The clinical management of gastric cancer still remains challenge due to its poor response to chemotherapy. Better understanding the underlying mechanisms is required for the identification of more comprehensive therapies to overcome chemoresistance in gastric cancer.

GBA1 level was systematically analyzed in gastric cancer patients before and after chemotherapy, and gastric cancer cells exposed to long-term chemo agent's treatment. The roles of GBA1 and its downstream mechanisms were investigated using pharmacological and genetic approaches.

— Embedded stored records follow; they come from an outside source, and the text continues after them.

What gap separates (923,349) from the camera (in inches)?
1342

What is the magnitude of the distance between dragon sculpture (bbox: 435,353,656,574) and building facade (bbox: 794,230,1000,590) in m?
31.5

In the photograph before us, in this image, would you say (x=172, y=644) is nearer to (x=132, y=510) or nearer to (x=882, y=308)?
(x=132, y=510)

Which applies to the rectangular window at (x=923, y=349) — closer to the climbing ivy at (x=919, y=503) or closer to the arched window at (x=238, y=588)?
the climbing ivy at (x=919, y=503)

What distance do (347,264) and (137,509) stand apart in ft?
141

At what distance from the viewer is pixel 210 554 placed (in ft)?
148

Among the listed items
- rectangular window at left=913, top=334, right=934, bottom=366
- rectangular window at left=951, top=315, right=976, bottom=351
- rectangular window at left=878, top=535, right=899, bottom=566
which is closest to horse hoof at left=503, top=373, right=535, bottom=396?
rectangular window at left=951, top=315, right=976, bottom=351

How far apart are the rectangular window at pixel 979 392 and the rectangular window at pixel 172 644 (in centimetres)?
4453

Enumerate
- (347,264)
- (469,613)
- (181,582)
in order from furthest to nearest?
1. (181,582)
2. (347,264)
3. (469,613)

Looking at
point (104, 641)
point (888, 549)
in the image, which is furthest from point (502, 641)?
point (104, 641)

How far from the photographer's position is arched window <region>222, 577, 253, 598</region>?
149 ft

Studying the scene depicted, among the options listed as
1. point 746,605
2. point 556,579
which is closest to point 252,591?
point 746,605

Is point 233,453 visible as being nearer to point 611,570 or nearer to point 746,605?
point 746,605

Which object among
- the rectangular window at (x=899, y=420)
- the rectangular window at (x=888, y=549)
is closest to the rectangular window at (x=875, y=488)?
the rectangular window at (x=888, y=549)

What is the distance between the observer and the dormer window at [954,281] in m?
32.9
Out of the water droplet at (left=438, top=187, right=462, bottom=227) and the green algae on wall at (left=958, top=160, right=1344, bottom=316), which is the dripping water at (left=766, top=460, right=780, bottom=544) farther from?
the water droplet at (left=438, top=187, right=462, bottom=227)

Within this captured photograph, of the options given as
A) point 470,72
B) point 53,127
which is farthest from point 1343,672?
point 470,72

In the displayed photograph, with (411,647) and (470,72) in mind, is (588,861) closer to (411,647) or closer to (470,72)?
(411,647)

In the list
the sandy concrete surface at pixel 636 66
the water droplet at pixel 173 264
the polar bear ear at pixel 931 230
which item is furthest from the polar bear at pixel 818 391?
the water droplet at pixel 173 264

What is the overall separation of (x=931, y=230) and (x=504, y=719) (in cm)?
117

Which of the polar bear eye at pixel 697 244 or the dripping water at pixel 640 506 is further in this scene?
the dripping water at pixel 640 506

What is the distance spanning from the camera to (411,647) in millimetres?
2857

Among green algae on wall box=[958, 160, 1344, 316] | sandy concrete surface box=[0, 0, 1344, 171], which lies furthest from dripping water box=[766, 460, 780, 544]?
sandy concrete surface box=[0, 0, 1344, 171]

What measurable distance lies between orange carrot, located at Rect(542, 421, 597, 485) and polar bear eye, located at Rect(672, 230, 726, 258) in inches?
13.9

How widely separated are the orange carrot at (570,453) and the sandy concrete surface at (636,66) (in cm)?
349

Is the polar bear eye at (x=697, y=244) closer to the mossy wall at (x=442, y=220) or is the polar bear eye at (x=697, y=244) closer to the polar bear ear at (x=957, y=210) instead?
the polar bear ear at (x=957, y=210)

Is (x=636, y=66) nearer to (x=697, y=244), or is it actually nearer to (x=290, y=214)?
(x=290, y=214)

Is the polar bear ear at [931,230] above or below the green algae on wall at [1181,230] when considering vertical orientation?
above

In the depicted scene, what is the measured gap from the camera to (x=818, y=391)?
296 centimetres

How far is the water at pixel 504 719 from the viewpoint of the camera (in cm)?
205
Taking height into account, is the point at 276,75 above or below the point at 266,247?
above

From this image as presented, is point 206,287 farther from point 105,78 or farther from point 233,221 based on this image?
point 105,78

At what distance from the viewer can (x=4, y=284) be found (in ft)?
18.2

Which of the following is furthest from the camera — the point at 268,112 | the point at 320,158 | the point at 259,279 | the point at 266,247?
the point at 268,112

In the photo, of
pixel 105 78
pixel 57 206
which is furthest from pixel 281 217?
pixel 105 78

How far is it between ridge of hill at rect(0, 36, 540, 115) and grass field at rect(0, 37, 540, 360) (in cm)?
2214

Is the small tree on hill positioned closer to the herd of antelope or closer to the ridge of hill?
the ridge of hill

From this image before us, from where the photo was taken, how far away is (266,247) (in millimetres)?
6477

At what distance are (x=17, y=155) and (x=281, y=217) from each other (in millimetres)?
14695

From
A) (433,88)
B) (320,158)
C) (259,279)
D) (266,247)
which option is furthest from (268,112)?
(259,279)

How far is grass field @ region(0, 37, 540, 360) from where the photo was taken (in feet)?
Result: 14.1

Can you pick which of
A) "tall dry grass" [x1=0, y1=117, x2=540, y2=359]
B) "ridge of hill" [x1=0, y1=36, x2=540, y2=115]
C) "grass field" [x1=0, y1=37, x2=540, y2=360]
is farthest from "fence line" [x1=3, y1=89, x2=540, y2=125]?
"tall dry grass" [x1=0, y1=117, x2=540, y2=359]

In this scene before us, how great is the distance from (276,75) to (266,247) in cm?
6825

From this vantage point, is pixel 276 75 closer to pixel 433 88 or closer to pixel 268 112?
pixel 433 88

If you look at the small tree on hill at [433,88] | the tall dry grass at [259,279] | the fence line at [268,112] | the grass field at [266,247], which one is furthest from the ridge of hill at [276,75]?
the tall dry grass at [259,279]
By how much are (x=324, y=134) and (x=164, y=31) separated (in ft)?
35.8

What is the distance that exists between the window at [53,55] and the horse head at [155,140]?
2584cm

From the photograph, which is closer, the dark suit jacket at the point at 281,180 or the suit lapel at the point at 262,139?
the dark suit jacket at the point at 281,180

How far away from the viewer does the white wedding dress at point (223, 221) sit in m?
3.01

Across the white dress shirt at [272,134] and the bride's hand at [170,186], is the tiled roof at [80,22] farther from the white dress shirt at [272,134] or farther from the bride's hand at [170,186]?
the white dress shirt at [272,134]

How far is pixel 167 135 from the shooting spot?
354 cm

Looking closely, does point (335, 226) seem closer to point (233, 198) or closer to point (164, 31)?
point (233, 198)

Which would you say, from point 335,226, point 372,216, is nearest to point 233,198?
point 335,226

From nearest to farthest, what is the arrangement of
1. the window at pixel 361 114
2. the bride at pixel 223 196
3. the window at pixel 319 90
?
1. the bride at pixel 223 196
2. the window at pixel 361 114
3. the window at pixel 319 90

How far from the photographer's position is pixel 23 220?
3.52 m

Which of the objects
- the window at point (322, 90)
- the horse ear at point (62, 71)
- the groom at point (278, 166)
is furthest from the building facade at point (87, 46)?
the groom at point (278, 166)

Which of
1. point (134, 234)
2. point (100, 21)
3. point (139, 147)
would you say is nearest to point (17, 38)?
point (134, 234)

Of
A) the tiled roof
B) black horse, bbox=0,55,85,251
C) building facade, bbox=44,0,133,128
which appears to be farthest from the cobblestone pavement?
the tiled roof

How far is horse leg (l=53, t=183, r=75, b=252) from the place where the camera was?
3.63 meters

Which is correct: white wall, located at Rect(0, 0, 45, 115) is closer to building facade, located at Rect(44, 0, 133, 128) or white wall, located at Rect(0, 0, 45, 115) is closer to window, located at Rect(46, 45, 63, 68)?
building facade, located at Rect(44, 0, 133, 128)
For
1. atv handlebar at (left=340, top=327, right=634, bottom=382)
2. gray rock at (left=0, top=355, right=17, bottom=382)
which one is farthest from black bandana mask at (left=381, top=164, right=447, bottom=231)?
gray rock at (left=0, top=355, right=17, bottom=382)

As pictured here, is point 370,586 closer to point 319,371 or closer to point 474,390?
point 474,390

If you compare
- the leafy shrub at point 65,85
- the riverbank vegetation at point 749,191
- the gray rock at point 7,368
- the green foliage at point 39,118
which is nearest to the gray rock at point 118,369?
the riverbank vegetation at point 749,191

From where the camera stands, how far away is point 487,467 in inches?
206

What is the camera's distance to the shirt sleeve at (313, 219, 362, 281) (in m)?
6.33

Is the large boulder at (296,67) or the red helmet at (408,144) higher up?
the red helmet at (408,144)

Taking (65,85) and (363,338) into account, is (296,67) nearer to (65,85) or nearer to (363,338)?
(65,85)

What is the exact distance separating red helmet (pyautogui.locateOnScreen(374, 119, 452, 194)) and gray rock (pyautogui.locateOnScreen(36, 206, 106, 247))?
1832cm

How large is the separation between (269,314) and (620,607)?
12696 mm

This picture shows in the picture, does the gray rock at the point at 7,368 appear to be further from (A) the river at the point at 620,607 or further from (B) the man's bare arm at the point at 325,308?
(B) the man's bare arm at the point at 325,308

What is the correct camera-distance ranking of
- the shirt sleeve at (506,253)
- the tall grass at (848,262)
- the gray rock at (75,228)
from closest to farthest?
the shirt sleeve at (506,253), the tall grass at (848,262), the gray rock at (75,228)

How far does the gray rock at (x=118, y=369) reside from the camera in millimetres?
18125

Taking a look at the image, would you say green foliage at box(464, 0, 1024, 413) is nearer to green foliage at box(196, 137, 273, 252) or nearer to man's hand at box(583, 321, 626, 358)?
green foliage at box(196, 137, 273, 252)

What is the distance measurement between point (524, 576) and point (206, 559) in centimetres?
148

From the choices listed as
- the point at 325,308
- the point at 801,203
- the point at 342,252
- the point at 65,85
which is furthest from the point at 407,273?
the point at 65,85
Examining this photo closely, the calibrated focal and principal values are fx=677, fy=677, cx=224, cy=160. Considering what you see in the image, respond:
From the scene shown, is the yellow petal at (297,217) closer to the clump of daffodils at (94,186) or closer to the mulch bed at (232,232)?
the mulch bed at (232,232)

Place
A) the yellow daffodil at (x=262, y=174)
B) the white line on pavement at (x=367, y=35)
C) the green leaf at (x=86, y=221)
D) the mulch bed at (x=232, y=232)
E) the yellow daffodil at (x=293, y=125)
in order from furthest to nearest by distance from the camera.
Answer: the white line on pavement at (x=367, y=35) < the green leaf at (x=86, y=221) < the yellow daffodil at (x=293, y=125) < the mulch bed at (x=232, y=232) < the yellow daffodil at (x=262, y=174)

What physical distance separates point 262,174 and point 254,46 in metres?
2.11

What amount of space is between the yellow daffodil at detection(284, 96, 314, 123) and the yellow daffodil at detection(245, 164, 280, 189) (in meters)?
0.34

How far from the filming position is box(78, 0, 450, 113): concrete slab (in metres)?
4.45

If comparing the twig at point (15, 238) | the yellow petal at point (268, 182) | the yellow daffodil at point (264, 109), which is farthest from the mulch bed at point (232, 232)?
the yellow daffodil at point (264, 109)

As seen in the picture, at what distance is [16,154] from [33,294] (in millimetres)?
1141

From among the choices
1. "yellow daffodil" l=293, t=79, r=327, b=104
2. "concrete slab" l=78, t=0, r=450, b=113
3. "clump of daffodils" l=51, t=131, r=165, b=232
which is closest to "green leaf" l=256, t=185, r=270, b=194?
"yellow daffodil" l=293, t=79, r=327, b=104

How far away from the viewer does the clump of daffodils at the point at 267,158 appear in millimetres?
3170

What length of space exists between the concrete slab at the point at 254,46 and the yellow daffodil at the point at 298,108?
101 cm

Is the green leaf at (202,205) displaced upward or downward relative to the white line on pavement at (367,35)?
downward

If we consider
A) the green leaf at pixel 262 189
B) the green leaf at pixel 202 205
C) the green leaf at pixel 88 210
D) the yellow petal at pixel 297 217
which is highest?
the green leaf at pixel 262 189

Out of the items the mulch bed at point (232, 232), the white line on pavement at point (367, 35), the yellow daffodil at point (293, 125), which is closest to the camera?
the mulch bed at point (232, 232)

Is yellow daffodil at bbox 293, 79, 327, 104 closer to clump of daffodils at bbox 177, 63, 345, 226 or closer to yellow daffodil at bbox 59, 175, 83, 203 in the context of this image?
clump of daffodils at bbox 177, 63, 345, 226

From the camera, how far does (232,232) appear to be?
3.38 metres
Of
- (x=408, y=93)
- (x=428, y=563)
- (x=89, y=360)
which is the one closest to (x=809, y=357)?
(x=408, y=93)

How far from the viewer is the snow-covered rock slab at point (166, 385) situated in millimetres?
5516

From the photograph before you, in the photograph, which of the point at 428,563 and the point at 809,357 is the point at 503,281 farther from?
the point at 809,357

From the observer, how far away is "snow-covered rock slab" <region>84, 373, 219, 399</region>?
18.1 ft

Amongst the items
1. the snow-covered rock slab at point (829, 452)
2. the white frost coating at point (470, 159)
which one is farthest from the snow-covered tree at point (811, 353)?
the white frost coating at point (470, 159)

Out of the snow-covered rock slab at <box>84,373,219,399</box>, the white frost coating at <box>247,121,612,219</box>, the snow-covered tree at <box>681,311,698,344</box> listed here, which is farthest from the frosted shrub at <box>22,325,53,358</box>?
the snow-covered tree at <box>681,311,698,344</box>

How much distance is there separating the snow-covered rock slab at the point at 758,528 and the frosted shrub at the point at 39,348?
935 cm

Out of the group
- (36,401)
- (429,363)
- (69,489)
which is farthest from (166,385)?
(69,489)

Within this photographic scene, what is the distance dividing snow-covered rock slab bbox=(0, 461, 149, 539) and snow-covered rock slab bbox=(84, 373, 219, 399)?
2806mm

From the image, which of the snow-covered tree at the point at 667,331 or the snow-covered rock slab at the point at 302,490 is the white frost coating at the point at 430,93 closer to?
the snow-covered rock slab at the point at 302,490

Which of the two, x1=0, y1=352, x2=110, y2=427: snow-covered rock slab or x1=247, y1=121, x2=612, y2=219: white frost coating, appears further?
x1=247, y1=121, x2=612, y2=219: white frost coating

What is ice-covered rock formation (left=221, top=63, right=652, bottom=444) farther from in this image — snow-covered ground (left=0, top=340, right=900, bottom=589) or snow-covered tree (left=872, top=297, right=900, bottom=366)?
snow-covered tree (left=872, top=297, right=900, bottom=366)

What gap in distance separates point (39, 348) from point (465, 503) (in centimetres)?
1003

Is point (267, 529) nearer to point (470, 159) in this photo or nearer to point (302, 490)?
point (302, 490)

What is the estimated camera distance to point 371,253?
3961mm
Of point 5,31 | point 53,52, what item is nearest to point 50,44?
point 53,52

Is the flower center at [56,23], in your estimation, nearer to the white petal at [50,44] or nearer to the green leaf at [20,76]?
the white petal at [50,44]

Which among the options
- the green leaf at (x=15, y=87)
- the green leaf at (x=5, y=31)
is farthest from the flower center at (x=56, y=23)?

We observed the time-dependent upregulation of GBA1 expression and enzyme activity in multiple gastric cancer cell lines in response to prolonged exposure of 5-FU. It is noted that this phenomenon was also observed in gastric cancer patients after chemotherapy. Interestingly, no significant differences on GBA1 expression were detected between normal and malignant gastric tissues. These suggest that the predominant role of GBA1 is in the development of gastric cancer chemoresistance rather than tumorigenesis. Functional analysis demonstrated that GBA1 inhibition suppressed gastric cancer growth and survival without affecting migration, and augmented 5-FU's efficacy. Consistently, GBA1 inhibition was active against 5-FU-resistant gastric cancer cells. Mechanism studies showed that GBA1 inhibition led to loss of lysosomal integrity and function in 5-FU-resistant gastric cancer cells.

We are the first to show that inhibition of β-glucosidase (encoded by GBA1) sensitizes gastric cancer to chemotherapy. Our findings demonstrate the therapeutic value of inhibiting GBA1 in gastric cancer, particularly in those who develop chemoresistance.